Pompeo told the Japanese Prime Minister that he would raise the two issues during his meeting with North Korean leader Kim Jong-un in Pyongyang on Sunday. He further said he wished for "a fully coordinated, unified view of how to proceed if we are going to be successful in denuclearising North Korea."
Abe, meanwhile, said that he "highly valued" the fact that Pompeo came to Japan ahead of his scheduled and most anticipated visit to North Korea. "I would like to have thorough coordination with you on our respective policies towards North Korea," he remarked.

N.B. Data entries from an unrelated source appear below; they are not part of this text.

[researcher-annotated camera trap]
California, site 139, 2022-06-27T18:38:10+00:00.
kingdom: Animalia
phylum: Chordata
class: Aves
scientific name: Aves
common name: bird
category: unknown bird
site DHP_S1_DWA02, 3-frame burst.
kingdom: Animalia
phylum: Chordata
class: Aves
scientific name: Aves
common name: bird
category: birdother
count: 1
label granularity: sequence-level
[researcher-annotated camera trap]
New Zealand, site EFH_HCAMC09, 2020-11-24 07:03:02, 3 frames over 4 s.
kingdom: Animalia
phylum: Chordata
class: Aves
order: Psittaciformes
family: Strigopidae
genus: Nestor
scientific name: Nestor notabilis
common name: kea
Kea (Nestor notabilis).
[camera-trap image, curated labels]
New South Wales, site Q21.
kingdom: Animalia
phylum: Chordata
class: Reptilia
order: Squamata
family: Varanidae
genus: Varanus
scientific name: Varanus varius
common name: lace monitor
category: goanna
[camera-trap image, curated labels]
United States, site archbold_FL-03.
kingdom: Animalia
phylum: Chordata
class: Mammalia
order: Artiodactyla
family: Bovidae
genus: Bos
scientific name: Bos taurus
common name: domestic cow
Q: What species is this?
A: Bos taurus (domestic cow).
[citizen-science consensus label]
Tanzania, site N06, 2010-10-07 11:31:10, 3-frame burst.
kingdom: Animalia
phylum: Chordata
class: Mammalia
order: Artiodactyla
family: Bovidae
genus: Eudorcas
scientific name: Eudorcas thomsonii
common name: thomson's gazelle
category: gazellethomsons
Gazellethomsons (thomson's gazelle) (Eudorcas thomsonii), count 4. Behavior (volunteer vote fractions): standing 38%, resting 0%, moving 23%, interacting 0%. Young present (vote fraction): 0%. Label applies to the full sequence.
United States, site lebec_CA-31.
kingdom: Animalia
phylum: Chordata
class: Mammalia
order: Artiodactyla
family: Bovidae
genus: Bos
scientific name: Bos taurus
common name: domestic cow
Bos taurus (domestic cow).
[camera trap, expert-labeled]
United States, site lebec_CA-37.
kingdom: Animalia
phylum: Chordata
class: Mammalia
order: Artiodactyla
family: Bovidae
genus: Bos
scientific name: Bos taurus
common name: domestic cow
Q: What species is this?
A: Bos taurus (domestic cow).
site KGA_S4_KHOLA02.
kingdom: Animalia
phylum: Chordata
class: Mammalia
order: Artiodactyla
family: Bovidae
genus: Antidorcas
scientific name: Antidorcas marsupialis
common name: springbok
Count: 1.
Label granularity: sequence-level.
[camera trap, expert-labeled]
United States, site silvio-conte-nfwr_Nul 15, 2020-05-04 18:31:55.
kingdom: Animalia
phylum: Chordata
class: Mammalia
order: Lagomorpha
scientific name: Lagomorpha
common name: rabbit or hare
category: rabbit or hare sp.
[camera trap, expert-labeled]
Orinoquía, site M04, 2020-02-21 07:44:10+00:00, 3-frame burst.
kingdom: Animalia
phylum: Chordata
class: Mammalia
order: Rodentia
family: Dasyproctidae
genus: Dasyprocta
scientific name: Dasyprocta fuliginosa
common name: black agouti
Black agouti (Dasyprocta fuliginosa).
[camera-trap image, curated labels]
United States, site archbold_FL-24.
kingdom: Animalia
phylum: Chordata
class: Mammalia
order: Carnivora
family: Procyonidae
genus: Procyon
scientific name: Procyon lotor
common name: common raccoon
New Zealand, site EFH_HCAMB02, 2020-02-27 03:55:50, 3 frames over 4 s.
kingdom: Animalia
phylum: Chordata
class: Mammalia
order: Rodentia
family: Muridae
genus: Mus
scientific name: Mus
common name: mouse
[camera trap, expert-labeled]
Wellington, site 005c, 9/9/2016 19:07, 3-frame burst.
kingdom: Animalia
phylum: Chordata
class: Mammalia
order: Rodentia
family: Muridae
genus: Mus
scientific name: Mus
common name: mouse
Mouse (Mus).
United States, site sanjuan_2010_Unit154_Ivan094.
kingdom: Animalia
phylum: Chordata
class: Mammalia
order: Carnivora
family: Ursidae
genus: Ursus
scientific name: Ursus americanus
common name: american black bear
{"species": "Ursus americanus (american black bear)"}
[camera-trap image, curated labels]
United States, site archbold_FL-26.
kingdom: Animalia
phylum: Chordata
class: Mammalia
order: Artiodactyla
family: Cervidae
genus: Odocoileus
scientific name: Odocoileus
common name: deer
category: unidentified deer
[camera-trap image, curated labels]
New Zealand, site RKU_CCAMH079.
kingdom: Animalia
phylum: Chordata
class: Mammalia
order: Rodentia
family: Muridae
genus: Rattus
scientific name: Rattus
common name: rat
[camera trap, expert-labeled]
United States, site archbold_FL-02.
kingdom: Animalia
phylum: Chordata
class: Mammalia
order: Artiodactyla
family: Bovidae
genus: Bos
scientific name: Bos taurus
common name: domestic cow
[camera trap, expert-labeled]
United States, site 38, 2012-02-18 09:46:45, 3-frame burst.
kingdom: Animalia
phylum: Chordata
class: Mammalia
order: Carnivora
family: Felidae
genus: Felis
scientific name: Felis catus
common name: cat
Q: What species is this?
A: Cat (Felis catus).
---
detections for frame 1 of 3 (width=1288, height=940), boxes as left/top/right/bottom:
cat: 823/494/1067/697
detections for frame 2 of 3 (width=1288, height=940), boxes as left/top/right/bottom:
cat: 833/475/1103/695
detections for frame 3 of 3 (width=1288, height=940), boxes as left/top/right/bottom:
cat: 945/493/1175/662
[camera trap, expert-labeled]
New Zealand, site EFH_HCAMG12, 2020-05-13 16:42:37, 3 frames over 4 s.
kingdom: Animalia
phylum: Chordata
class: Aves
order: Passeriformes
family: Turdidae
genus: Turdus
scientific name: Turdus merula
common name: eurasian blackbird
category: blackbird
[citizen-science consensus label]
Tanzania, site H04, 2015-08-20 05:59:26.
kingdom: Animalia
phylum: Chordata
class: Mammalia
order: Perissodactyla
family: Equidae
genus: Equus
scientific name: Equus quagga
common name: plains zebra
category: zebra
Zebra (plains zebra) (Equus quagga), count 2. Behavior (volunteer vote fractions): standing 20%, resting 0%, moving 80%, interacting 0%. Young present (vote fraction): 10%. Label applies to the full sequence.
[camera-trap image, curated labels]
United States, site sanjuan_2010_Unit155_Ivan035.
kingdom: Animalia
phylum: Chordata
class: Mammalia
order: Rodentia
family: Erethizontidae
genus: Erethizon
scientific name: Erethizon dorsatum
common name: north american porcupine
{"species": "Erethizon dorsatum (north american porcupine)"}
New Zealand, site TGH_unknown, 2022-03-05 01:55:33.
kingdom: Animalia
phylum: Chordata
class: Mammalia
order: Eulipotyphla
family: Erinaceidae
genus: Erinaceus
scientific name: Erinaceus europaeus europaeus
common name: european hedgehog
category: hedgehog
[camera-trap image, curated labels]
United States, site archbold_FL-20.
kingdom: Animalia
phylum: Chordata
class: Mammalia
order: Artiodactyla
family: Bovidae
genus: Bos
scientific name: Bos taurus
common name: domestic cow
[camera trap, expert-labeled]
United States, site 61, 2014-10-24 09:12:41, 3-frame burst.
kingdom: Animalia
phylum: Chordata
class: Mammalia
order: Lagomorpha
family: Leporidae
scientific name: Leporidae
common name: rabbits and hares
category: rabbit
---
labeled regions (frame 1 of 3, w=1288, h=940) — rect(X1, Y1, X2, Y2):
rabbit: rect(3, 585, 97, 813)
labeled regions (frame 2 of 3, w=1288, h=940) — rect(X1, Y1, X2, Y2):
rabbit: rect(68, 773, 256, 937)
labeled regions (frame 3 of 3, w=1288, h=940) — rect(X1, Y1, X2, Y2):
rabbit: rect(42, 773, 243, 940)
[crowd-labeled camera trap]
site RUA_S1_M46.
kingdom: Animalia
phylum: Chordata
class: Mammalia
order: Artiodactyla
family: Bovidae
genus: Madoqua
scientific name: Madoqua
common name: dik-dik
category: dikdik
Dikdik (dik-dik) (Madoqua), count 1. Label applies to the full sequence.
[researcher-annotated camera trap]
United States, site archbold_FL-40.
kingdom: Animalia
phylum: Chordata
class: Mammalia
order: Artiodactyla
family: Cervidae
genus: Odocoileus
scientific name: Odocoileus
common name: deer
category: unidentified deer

After Pompeo makes a brief stopover at Pyongyang on Sunday, where he is expected to lay the groundwork for a possible second meeting between Kim and US President Donald Trump, the US Secretary of State will proceed to Seoul on the same day, before visiting Beijing on Monday (October 8).
Abe had earlier requested Trump to take up the issue of Japanese citizens' kidnappings by North Korea during his meeting with Kim in June.
Last month, the Japanese Prime Minister had expressed interest in meeting Kim in a bid to reset the stalled bilateral ties between Japan and North Korea.
According to a 2014 report by the United Nations Human Rights Council, hundreds of Japanese, South Koreans and other foreign nationals were kidnapped by North Korea after the Korean War concluded in 1953.